___ Dataset entries
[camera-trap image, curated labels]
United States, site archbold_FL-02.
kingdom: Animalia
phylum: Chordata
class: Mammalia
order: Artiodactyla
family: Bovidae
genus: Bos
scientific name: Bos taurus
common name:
______
What to produce: Would you please copy every line of the data exactly?

Solution below:
[camera-trap image, curated labels]
United States, site archbold_FL-02.
kingdom: Animalia
phylum: Chordata
class: Mammalia
order: Artiodactyla
family: Bovidae
genus: Bos
scientific name: Bos taurus
common name:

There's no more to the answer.